His inventions in the energy field include several aerosol electric power generators for home use as well as larger-scale generators, including the "windmill" with no moving parts, which proposed the placement in remote locations of enormous screens that would emit charged water particles into the wind to create power.
In recent years, he had been developing an array of minute antennas capable of collecting sunlight and transforming it into electricity, as well as a battery for storing it.
In 1989, Mr. Marks won a patent, with Peter G. Diamandis, for perhaps his most audacious invention: a plan to circumvent conventional space travel with a 6.6-million-pound, 180-foot train that would be propelled into outer space in an electromagnetic tunnel. It would cost trillions of dollars and take a decade to build, he said, but once complete, it would cut the cost of space exploration drastically.
"It's a feasible idea and should be given consideration," he told The New York Times at the time.
JORDAN M. WRIGHT, 50
of political paraphernalia
Jordan M. Wright, who at 10 was thrilled to learn that politicians hand out self-promotional baubles, then collected more than a million bumper stickers and other campaign artifacts from the time of George Washington to that of George W. Bush, died of an embolism May 11 at his home in Atlantic Beach, N.Y., his mother, Faith-Dorian Wright, said.
Mr. Wright, a lawyer, businessman and publisher, died just as his political treasure chest was gaining wider notice. This year, he published a book with pictures and commentary on his vast collection, and this month, the Museum of the City of New York will exhibit some of it. In recent months, interviews with Mr. Wright appeared in newspapers around the country as he and a tiny fraction of his collection toured.
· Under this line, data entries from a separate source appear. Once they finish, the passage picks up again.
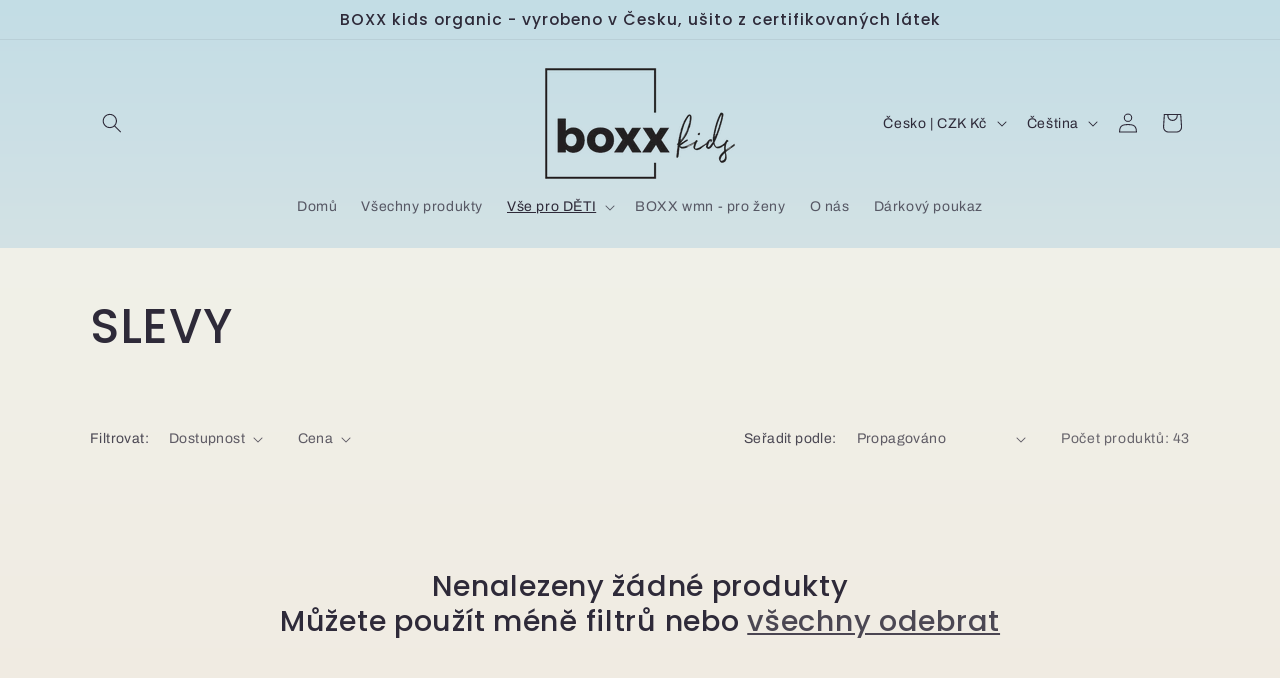

--- FILE ---
content_type: text/javascript
request_url: https://www.boxxkids.cz/cdn/shopifycloud/shop-js/modules/v2/client.shop-follow-button_CoZq0_IO.cs.esm.js
body_size: 2041
content:
import{d as e,q as o,aB as t,ax as n,_ as l,l as r,y as i,o as s,G as a,a0 as c,h as d,v as u,i as p,C as h,E as m,R as f,m as v,A as w,aD as g,g as N,Q as b,e as O,aE as x}from"./chunk.common_B9rspK8x.esm.js";import{M as _,A as k}from"./chunk.modal_DmLoVcLd.esm.js";function y(e,o){return l(this,void 0,void 0,(function*(){try{const t=yield fetch(e,o);return"ok"in t&&!t.ok?null:function(e){return l(this,void 0,void 0,(function*(){try{return e&&"function"==typeof e.json?yield e.json():null}catch(e){return null}}))}(t)}catch(e){return null}}))}function L(o){var t;const{notify:n}=r(),[s,a]=e(null),[c,d]=e(!1);i((()=>{(()=>{l(this,void 0,void 0,(function*(){const e=yield function(){return l(this,arguments,void 0,(function*(e=location.origin){return y(`${e}/meta.json`)}))}(o);e?a(e):n(new Error("Failed to fetch store metadata")),d(!0)}))})()}),[n,o]);const u=null!==(t=null==s?void 0:s.name)&&void 0!==t?t:"the store";return{loaded:c,storeId:null==s?void 0:s.id,storeMetadata:s,storeName:u}}function F({anchorElement:e,devMode:o,onClose:t,storefrontOrigin:n}){var l;const{trackUserAction:r}=s(),{translate:i}=a(),{loaded:h,storeId:m,storeName:f}=L(n),v=m?`https://shop.app/sid/${m}`:"#";if(c()){const e=i("shopFollowButton.followingModal.title",{store:f}),o=i("shopFollowButton.followingModal.subtitle"),n=i("shopFollowButton.continueGeneric");return d(_,{headerLogo:d(u,{className:"h-4-5 text-purple-primary"}),onDismiss:t,popupDisabled:!0,variant:"follow",visible:h,children:d("div",{className:"m-auto p-6 font-sans",children:[d("div",{className:"relative m-auto pb-4 text-center",children:[d("h2",{className:"mb-2 px-6 text-subtitle text-black",children:e}),d("p",{className:"overflow-hidden text-ellipsis whitespace-pre-line text-body-small text-grayscale-d1",children:o})]}),d("div",{className:"flex justify-center",children:d("button",{className:"w-full rounded-md bg-purple-primary p-3 leading-6 text-white no-underline",onClick:function(){r({userAction:"FOLLOWING_GET_SHOP_APP_CLICK"}),p.open(v,"_self"),t()},type:"button",children:n})})]})})}const w=null!==(l=i("shopFollowButton.followingModal.qrAltText"))&&void 0!==l?l:"";let g=m?`https://shop.app/qr/sid/${m}`:"#";return o&&(g="https://shop.app/qr/sid/59659354134"),d(_,{anchorTo:e,disableMinWidth:!0,hideHeader:!0,onDismiss:t,popupDisabled:!0,variant:"follow",visible:h,children:d("div",{className:"m-auto w-55 p-6 font-sans",children:[d("div",{className:"relative m-auto pb-4 text-center",children:d("p",{className:"overflow-hidden text-ellipsis whitespace-pre-line text-grayscale-d1",children:i("shopFollowButton.followingModal.qrHeader",{store:f})})}),d("div",{className:"m-auto w-37 bg-white forced-color-adjust-none",children:d("img",{src:g,alt:w})}),d("div",{className:"flex justify-center px-0 pb-0 pt-4 text-purple-primary",children:d(u,{className:"h-5"})})]})})}function I({className:e,filled:o}){return d("svg",{className:e,xmlns:"http://www.w3.org/2000/svg",fill:"none",viewBox:"0 0 20 20",children:d("path",{fill:o?"currentColor":"none",stroke:"currentColor","stroke-linejoin":"round","stroke-width":"1.667",d:"m9.14 4.502.86.881.86-.881a3.82 3.82 0 0 1 5.437-.064l.064.064c1.498 1.536 1.518 4.014.062 5.576l-.062.066L10 16.666l-6.36-6.524c-1.52-1.557-1.52-4.083 0-5.641a3.822 3.822 0 0 1 5.5 0Z"})})}const M=({clientId:c,devMode:p=!1,storefrontOrigin:h})=>{const{trackPageImpression:m,trackUserAction:f}=s(),{translate:_}=a(),y=v(),{notify:L}=r(),M=w(null),C=w(null),[S,j]=function({key:l,type:r="localStorage",defaultValue:i}){const s=`signInWithShop:${l}`,[a,c]=e((()=>{const e=n(s,{session:"sessionStorage"===r});if(!e)return i;try{return JSON.parse(e)}catch(e){return i}}));return[a,o((e=>{c(e),t(s,JSON.stringify(e),{session:"sessionStorage"===r})}),[s,r])]}({key:"following",defaultValue:!1}),[E,T]=e(!1),[P,A]=e(!1),B=g(h),[D,W]=e();i((()=>{m({page:S?"COMPONENT_LOADED_FOLLOWING":"COMPONENT_LOADED_NOT_FOLLOWING"})}),[S,m]),i((()=>{if(!M.current||void 0===m||!O())return;const e=new IntersectionObserver((o=>{for(const{isIntersecting:t}of o)t&&(null==e||e.disconnect(),m({page:"FOLLOW_BUTTON_SHOWN_IN_VIEWPORT"}))}));return e.observe(M.current),()=>{e.disconnect()}}),[m]);const G=o((()=>{var e;return S?(m({page:"FOLLOWING_GET_SHOP_APP_CTA"}),T(!0)):(f({userAction:"FOLLOW_ON_SHOP_CLICKED"}),p?j(!0):(A(!0),void(null===(e=C.current)||void 0===e||e.open("user_button_clicked"))))}),[p,S,j,m,f]);const H=N("absolute inset-y-0 -z-10 rounded-max bg-purple-primary",S?"w-9 animate-follow":"w-full group-hover_bg-purple-d0"),q=N("group relative inline-flex h-9 items-center rounded-max bg-transparent",S&&"gap-x-1-5"),z=N("cursor-pointer whitespace-nowrap pr-3 font-sans text-button-large transition-colors",S?"text-black":"text-white"),U=S?"shopFollowButton.following":"shopFollowButton.follow",{authorizeUrl:V}=b({clientId:c,error:D,flow:"follow",proxy:!0,redirectType:"iframe",responseType:"code"}),$=P?d(k,{onClose:()=>T(!1),onComplete:function(e){return l(this,arguments,void 0,(function*({loggedIn:e,shouldFinalizeLogin:o,email:t}){e&&o&&(yield x(B,(e=>{L(new Error(e))}))),y("completed",{loggedIn:e,email:t}),j(!0),A(!1),T(!1)}))},onError:function({code:e,email:o,message:t}){var n;y("error",{code:e,email:o,message:t}),"retriable_server_error"===e&&(D===e&&(null===(n=C.current)||void 0===n||n.reload()),W("retriable_server_error"))},onLoaded:function(){var e;!S&&P&&(null===(e=C.current)||void 0===e||e.open("user_button_clicked"))},proxy:!0,ref:C,src:V,storefrontOrigin:B,variant:"follow"}):null,R=S&&E&&B?d(F,{anchorElement:M,devMode:p,onClose:()=>T(!1),storefrontOrigin:B}):null;return d("div",{className:"relative z-0",children:[d("button",{className:q,onClick:G,type:"button",ref:M,children:[d("div",{className:H}),d("div",{className:"px-2 text-white",children:d(I,{className:"size-5",filled:S})}),d("span",{className:z,children:_(U,{shop:d(u,{className:"relative inline-block h-4 w-auto"})})})]}),$,R]})},C=e=>l(void 0,void 0,void 0,(function*(){return{shopFollowButton:{follow:"Sledovat v aplikaci {shop}",following:"Sledujete v aplikaci {shop}",continueGeneric:"Pokračovat",followingModal:{title:"Navštivte obchod {store} v aplikaci Shop",subtitle:"Všechno, co potřebujete k nákupům, sledování a placení, máte k dispozici na jediném místě.",qrHeader:"Naskenujte kód a přejděte do obchodu {store} v aplikaci Shop",qrAltText:"QR kód aplikace Shop"}}}}));h((e=>{var{devMode:o,element:t}=e,n=m(e,["devMode","element"]);return d(f,{devMode:o,element:t,monorailProps:{analyticsContext:"loginWithShopFollow",flow:"follow"},featureName:"ShopFollowButton",getFeatureDictionary:C,children:d(M,Object.assign({},n,{devMode:o}))})}),{name:"shop-follow-button",props:{clientId:"string",devMode:"boolean",storefrontOrigin:"string"},shadow:"open"});
//# sourceMappingURL=client.shop-follow-button_CoZq0_IO.cs.esm.js.map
For years, only his friends perused what the museum calls "the nation's largest and most comprehensive collection of campaign artifacts."
Few could forget what the museum calls his "one of a kind" porcelain and cloth doll depicting, when held upright, President William McKinley. Turned upside down, a black baby can be seen. The doll was meant to be a reminder of the rumor that McKinley had fathered a black child.
Further proof that old-time politics were at least as dirty as today's version - and evidently stranger - was a brochure produced by President Warren G. Harding's father-in-law. His disenchantment with his daughter's groom can be gleaned from the title: "The Serious Lesson in President Harding's Case of Gonorrhea."